Tone in Crime and Punishment
By "Later on..." at the start of this paragraph, Dostoevsky relates the thoughts that Raskolnikov has much later in his life regarding this moment in time. He realizes that there was no reason for him to go home through the Hay Market, and he somewhat attributes this choice to it being predestined for him. This creates a sense of foreboding, as if the crime he intends to commit is outside of his control.
Dostoevsky portrays Raskolnikov in an incredibly ironic situation with these two men on either side of the pawnbroker's door. Raskolnikov is, just like Alyona Ivanovna was, hiding and pretending not to be home. This irony compounds on the scene to create an elevated sense of risk and suspense.
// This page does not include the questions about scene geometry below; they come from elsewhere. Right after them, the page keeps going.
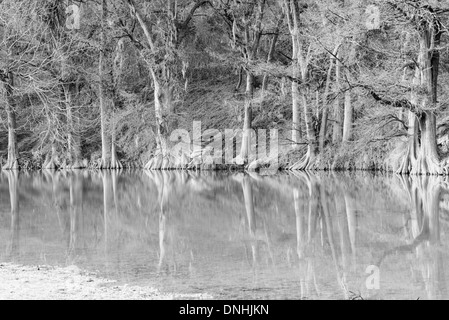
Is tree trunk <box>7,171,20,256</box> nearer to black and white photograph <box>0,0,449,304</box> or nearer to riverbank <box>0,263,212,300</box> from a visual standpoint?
black and white photograph <box>0,0,449,304</box>

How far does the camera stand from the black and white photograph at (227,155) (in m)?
9.38

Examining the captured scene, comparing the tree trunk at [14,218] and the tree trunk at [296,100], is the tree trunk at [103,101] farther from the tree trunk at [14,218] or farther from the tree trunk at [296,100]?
the tree trunk at [296,100]

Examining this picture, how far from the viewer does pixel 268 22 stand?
36094 millimetres

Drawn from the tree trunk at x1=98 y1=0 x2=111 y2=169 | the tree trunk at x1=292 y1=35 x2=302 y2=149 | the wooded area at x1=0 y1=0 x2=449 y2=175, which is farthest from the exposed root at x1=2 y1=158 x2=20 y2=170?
the tree trunk at x1=292 y1=35 x2=302 y2=149

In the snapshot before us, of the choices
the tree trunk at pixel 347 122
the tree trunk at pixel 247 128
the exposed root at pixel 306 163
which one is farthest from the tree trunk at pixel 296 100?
the tree trunk at pixel 247 128

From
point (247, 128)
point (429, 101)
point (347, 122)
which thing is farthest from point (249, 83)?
point (429, 101)

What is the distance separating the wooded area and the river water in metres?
4.56

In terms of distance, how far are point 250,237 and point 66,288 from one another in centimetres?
508

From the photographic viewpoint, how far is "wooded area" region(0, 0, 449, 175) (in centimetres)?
2602

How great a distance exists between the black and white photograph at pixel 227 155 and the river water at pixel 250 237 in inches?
2.2

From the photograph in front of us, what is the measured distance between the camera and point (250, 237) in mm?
13008

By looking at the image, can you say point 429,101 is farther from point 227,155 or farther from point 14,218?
point 14,218

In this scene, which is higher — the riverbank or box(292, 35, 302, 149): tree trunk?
box(292, 35, 302, 149): tree trunk

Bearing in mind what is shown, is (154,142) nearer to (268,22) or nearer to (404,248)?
(268,22)
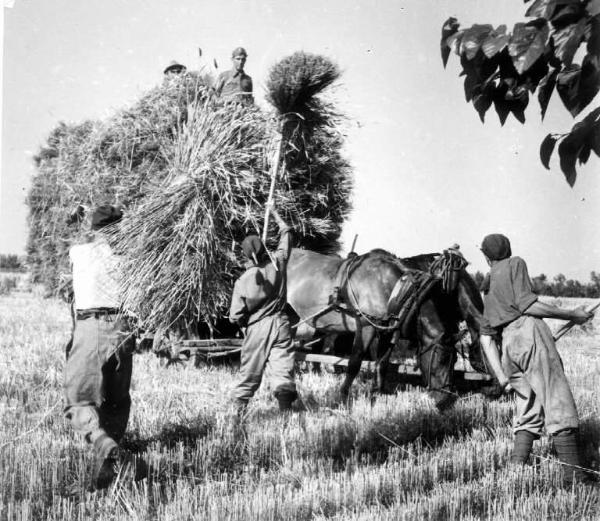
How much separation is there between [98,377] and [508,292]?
9.25 ft

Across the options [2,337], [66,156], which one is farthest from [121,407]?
[2,337]

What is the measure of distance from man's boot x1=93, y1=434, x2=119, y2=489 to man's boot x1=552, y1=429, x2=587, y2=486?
2725 millimetres

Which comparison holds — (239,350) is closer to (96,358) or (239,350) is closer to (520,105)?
(96,358)

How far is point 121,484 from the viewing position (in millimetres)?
3275

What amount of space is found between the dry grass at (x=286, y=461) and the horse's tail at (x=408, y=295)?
801 mm

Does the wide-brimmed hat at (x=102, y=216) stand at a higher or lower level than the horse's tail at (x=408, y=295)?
higher

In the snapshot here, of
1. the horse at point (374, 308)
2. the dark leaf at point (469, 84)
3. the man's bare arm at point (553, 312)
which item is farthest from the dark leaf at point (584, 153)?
the horse at point (374, 308)

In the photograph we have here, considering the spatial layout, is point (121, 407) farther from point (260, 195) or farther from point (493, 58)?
point (493, 58)

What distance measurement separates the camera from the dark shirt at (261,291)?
502cm

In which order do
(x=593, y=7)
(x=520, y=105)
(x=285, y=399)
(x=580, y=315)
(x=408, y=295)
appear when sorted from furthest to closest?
(x=408, y=295) → (x=285, y=399) → (x=580, y=315) → (x=520, y=105) → (x=593, y=7)

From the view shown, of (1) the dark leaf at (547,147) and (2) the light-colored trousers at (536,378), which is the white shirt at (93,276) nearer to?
(2) the light-colored trousers at (536,378)

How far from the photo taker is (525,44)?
181 centimetres

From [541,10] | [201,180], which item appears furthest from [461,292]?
[541,10]

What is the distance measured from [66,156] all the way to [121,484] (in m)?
5.24
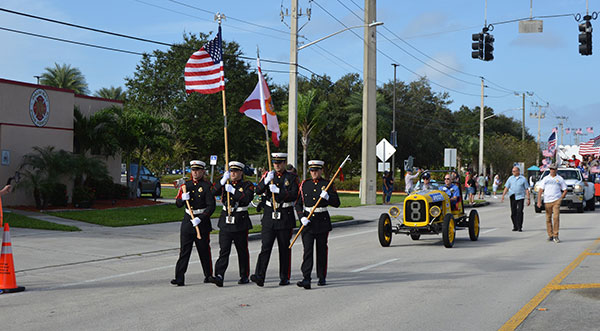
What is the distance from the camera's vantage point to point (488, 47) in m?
23.4

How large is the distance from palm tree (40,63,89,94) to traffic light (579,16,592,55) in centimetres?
5120

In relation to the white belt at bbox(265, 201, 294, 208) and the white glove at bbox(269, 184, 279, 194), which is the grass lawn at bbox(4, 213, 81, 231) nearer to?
the white belt at bbox(265, 201, 294, 208)

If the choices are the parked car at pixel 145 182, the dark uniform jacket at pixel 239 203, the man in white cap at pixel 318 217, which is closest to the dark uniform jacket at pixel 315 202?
the man in white cap at pixel 318 217

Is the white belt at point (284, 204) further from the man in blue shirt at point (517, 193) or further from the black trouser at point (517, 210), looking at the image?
the black trouser at point (517, 210)

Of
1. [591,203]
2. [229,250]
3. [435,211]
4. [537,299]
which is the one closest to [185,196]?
[229,250]

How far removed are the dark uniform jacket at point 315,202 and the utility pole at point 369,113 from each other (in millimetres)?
21453

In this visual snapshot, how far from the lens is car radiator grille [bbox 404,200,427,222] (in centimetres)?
1505

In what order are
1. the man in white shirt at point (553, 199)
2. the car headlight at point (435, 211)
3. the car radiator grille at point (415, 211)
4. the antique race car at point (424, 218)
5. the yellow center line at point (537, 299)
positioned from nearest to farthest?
1. the yellow center line at point (537, 299)
2. the antique race car at point (424, 218)
3. the car headlight at point (435, 211)
4. the car radiator grille at point (415, 211)
5. the man in white shirt at point (553, 199)

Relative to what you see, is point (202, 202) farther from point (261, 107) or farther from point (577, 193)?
point (577, 193)

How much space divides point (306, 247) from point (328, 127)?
5101 cm

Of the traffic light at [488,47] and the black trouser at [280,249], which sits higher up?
the traffic light at [488,47]

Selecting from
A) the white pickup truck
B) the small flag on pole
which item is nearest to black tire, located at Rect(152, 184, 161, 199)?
the white pickup truck

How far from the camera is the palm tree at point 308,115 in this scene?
5141 cm

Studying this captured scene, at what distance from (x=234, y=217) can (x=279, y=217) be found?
65 cm
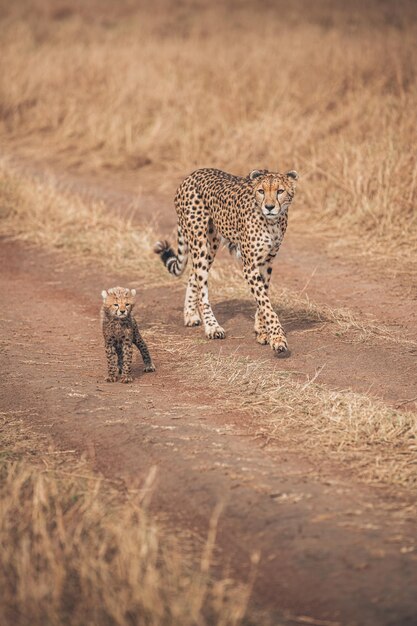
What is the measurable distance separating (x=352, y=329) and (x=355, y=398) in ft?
5.08

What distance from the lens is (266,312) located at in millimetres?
6184

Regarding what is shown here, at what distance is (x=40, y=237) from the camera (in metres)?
9.12

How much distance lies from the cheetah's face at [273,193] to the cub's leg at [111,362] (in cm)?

The description of Porfiry's facial expressions above are either being related to us through Raskolnikov's point of view or through Dostoevsky as an omniscient narrator. However, Dostoevsky deliberates uses this ambiguity to make it unclear for the readers to know if Porfiry actually does have knowledge of Raskolnikov's crime at this point, which adds to the tension of the scene.
Dostoevsky personally introduces his own voice into the narrative in this section. By choosing to do this and end the chapter in this way, he creates a tragic but hopeful end to this part of the story with Razumihin finally coming to an implicit understanding with Raskolnikov and resolving to do his utmost to help Dounia and Pulcheria Alexandrovna.